CHALLENGE A: Check the three statements below against the forum thread on sed. For each, answer yes or no and quote the words from the thread that decide it. (i) The asker's current command passes the output of one sed call into a second sed call. (ii) The solution's first command uses % as its separator so forward slashes need not be escaped. (iii) The asker says the current command works inline with sed -i.
CHALLENGE B: Locate every line in the rows that contains the string "region", and copy each such line.

Search code examples
sed

Sed to replace modify large html list of links


What I've got:

<ul>
<li><a href="https://example.com.com/link-1"></li>
<li><a href="https://example.com.com/link-2"></li>
<li><a href="https://example.com.com/link-3" ></li>
<!-- many more items here --> 
</ul>

Desired end result:

<ul>
<li><a href="link-1.html"></li>
<li><a href="link-2.html"></li>
<li><a href="link-3.html" ></li>
<!-- many more items here --> 
</ul>

Currently I've come up with something like:

sed 's/https:\/\/example.com.com//g' test.txt | sed 's/" *>/.html">/g'

But this is clearly (a) inefficient and (b) won't work inline (i.e. sed -i when used in conjunction with find, for example)

What would a better approach for this be ?


Solution

  • You could use a capturing group to avoid the second sed invocation like this :

    sed -e 's%https://[^"]*/\([^"]*\)%\1.html%'
    

    The % separator saves the need for escaping forward slashes.

    Edit

    If you want to make sure the substitution only occurs for instances of https://example.com inside lines starting with <li><a ...> tags, you could try:

    sed -e '/^<li><a /s%"https://example.com[^"]*/\([^"]*\)%"\1.html%'
    

    Based on the data sample you provided, you should get :

    <ul>
    <li><a href="link-1.html"></li>
    <li><a href="link-2.html"></li>
    <li><a href="link-3.html" ></li>
    <!-- many more items here --> 
    </ul>
    

    Hope that helps.

INPUT:
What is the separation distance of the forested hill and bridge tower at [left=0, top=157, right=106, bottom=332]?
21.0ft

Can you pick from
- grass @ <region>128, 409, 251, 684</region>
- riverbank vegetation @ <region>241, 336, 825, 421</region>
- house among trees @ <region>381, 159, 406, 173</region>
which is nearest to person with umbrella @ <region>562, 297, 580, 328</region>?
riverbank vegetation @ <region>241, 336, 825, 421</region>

---

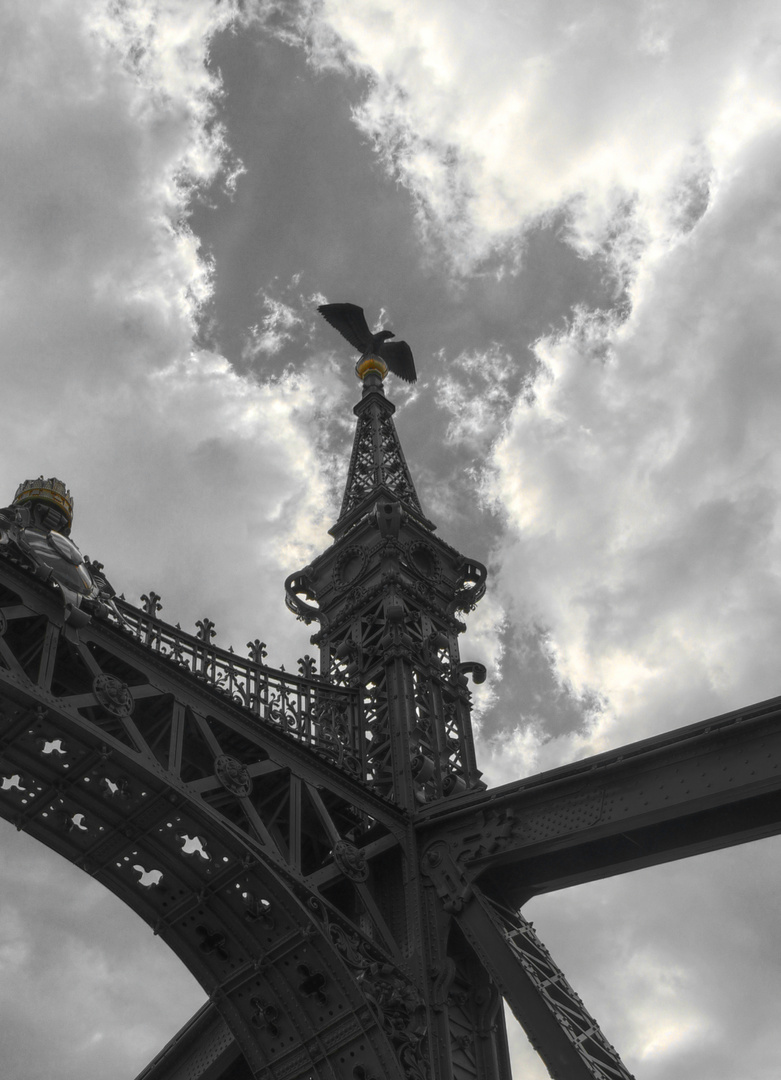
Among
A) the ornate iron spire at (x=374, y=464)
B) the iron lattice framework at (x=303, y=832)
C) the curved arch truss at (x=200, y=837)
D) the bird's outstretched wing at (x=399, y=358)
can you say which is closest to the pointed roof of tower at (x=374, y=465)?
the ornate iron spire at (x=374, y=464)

---

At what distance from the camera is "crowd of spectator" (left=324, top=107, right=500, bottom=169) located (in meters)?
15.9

EXERCISE ANSWER A:
(i) Yes: "sed 's/https:\/\/example.com.com//g' test.txt | sed 's/" *>/.html">/g'"
(ii) Yes: "The % separator saves the need for escaping forward slashes."
(iii) No: "won't work inline (i.e. sed -i when used in conjunction with find, for example)"

EXERCISE ANSWER B:
- grass @ <region>128, 409, 251, 684</region>
- riverbank vegetation @ <region>241, 336, 825, 421</region>
- house among trees @ <region>381, 159, 406, 173</region>
which is nearest to person with umbrella @ <region>562, 297, 580, 328</region>?
riverbank vegetation @ <region>241, 336, 825, 421</region>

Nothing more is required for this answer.